* DATASET ROWS *

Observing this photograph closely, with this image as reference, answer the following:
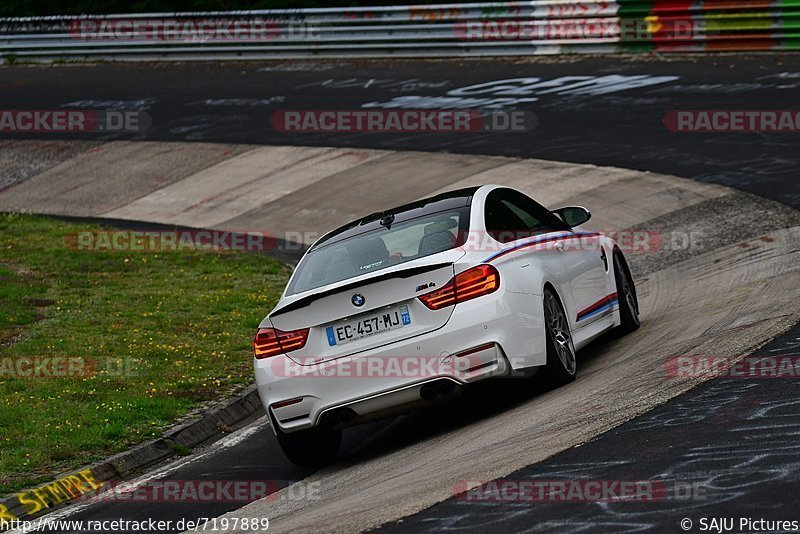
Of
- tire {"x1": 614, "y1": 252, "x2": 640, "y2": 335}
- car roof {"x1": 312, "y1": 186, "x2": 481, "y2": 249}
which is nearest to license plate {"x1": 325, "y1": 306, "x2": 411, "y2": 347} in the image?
car roof {"x1": 312, "y1": 186, "x2": 481, "y2": 249}

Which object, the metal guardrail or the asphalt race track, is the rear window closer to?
the asphalt race track

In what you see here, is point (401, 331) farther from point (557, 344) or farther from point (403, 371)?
point (557, 344)

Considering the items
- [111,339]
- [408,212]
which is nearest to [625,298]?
[408,212]

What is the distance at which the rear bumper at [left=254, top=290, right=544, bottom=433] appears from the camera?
26.6 ft

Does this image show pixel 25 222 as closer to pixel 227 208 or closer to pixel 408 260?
pixel 227 208

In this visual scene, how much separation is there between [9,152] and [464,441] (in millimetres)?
19421

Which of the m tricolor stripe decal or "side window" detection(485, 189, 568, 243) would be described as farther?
the m tricolor stripe decal

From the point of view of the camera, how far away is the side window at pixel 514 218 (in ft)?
29.8

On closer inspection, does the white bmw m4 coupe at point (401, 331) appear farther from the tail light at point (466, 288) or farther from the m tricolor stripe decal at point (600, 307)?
the m tricolor stripe decal at point (600, 307)

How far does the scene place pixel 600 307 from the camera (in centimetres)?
1004

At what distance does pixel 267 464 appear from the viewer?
882 cm

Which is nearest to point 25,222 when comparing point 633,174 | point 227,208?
point 227,208

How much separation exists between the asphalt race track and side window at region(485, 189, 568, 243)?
108 cm

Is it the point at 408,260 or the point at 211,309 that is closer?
the point at 408,260
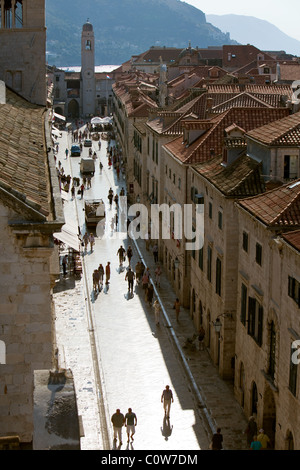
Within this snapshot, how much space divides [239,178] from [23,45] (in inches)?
377

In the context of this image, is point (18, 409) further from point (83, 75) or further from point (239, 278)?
point (83, 75)

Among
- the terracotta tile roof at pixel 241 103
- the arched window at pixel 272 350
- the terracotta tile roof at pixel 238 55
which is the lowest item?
the arched window at pixel 272 350

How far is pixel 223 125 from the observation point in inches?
1565

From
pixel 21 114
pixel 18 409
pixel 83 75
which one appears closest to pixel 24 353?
pixel 18 409

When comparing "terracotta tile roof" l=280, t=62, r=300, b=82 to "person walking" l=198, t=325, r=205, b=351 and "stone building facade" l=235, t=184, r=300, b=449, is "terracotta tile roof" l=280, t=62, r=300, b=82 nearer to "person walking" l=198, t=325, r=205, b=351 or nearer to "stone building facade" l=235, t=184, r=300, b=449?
"person walking" l=198, t=325, r=205, b=351

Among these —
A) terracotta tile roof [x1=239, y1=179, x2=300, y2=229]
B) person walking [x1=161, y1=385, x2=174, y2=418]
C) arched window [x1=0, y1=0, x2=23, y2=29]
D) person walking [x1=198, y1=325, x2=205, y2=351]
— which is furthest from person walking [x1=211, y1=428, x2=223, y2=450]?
arched window [x1=0, y1=0, x2=23, y2=29]

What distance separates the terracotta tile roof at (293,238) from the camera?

* YOUR GOAL *
Pictures are excluded; copy all other data exactly as shown.

* ANSWER TO THE TASK *
Observing this photograph closely, with this image as reference, answer the following:
Of
- tire {"x1": 614, "y1": 252, "x2": 640, "y2": 335}
- car roof {"x1": 312, "y1": 186, "x2": 481, "y2": 249}
which is nearest to license plate {"x1": 325, "y1": 306, "x2": 411, "y2": 347} in the image?
car roof {"x1": 312, "y1": 186, "x2": 481, "y2": 249}

Which object, the metal guardrail or the asphalt race track, is the rear window closer to?
the asphalt race track

In what you see here, is point (401, 331) farther from point (557, 344) or farther from point (403, 371)?
point (557, 344)

Considering the items
- [111,339]
- [408,212]
which is nearest to [625,298]?
[408,212]

What is the distance at which the rear bumper at [left=254, top=290, right=544, bottom=433] appears from the camera?
26.6 ft

Does this image show pixel 25 222 as closer to pixel 227 208 or closer to pixel 408 260?
pixel 227 208

In this visual scene, how much separation is there between [9,152] and [464,441] (in millimetres)?
19421

Which of the m tricolor stripe decal or "side window" detection(485, 189, 568, 243) would be described as farther?
the m tricolor stripe decal

From the point of view of the camera, how far away is the side window at pixel 514 218 (in ft)?
29.8

On closer inspection, does the white bmw m4 coupe at point (401, 331) appear farther from the tail light at point (466, 288) or farther from the m tricolor stripe decal at point (600, 307)?
the m tricolor stripe decal at point (600, 307)

How far does the scene place pixel 600 307 from the camera (in centimetres)?
1004

At what distance does pixel 267 464 appear from the viewer?
882 cm

Which is nearest to point 25,222 when comparing point 633,174 | point 227,208?
point 227,208

How much separation exists between the asphalt race track and side window at region(485, 189, 568, 243)?
108 cm

Is it the point at 408,260 or the point at 211,309 that is closer?
the point at 408,260
Within this snapshot, how much space divides [239,178] from [23,45] (in inches)?
377

In the context of this image, is point (18, 409) further from point (83, 75) or further from point (239, 278)?
point (83, 75)

Among
- the terracotta tile roof at pixel 241 103
- the arched window at pixel 272 350
- the terracotta tile roof at pixel 238 55
which is the lowest item?
the arched window at pixel 272 350

How far is pixel 223 125 from the observation point in inches?
1565

From
pixel 21 114
pixel 18 409
pixel 83 75
which one appears closest to pixel 24 353?
pixel 18 409

When comparing "terracotta tile roof" l=280, t=62, r=300, b=82 to "person walking" l=198, t=325, r=205, b=351 and "stone building facade" l=235, t=184, r=300, b=449, is "terracotta tile roof" l=280, t=62, r=300, b=82 nearer to "person walking" l=198, t=325, r=205, b=351 or nearer to "stone building facade" l=235, t=184, r=300, b=449?
"person walking" l=198, t=325, r=205, b=351

Among these —
A) terracotta tile roof [x1=239, y1=179, x2=300, y2=229]
B) person walking [x1=161, y1=385, x2=174, y2=418]
C) arched window [x1=0, y1=0, x2=23, y2=29]
D) person walking [x1=198, y1=325, x2=205, y2=351]
— which is furthest from person walking [x1=211, y1=428, x2=223, y2=450]?
arched window [x1=0, y1=0, x2=23, y2=29]

What distance separates the terracotta tile roof at (293,238) from the camera?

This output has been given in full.